This was a cross-sectional study, approved by the Ethics Committee of the Universidade do Sul de Santa Catarina (UNISUL) (n. 07.374.4.01.III) and the State Secretary of Education of Santa Catarina, Brazil. An invitation to participate in this study was sent to ten public schools within the Tubarão area, Santa Catarina, Brazil. Parental consent forms were obtained for all participants included in this study.


A total of 1,666 children from ten public schools in Brazil were involved in this study. Of these, 200 children, aged between 5 and 10 years, completed the entire testing and were divided into two groups: a group of 50 children with clinical diagnoses of ADHD (five girls and 45 boys; mean age: 8 years and 11 months) and a control group of 150 typically developing children (20 girls and 130 boys, mean age 8 years and 8 months). Because of the gender differences related to ADHD diagnosis,1 the male:female ratio was purposely maintained in the control group in order to ensure the homogeneity of the samples.

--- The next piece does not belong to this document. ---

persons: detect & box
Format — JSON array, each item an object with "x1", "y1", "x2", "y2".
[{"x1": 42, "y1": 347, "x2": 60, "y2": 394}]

The exclusion criteria for both groups were intellectual disability, autism, physical conditions (i.e., visual, hearing, heart, rheumatic, orthopedic), neurological disorder, and regular use of medication. No children were receiving medication for ADHD symptomatology. This information was obtained through a parent-rated psychosocial questionnaire, which includes questions about pregnancy, childbirth, motor development, previous diagnosis, socioeconomic conditions, and child behavior.

The initial screening process of the ADHD group consisted of providing teachers with an information guide describing ADHD symptoms. Next, the teachers identified 200 children as potential subjects. Subsequently, the teachers and parents of these nominated children were asked to complete the Swanson, Nolan, and Pelham-IV (SNAP-IV) Rating Scale. Those children who presented with six inattentive subtype symptoms and/or six hyperactive/impulsive symptoms, according to both parents and teachers, were then referred for formal assessment. A multidisciplinary team and a specialist medical doctor carried out further assessment, and ADHD was diagnosed according to DSM-IV-TR criteria.15 The DSM-IV-TR was used in the current study as data collection occurred prior to the publication of the DSM-5. However, this does not affect the characteristics of the groups because ADHD diagnostic criteria for children and adolescents have not changed. The comorbidities that commonly occur with ADHD, such as developmental coordination disorder (DCD), learning disorders, mood disorders, oppositional defiant disorder, and conduct disorder were not screened, and therefore were not excluded from the current study.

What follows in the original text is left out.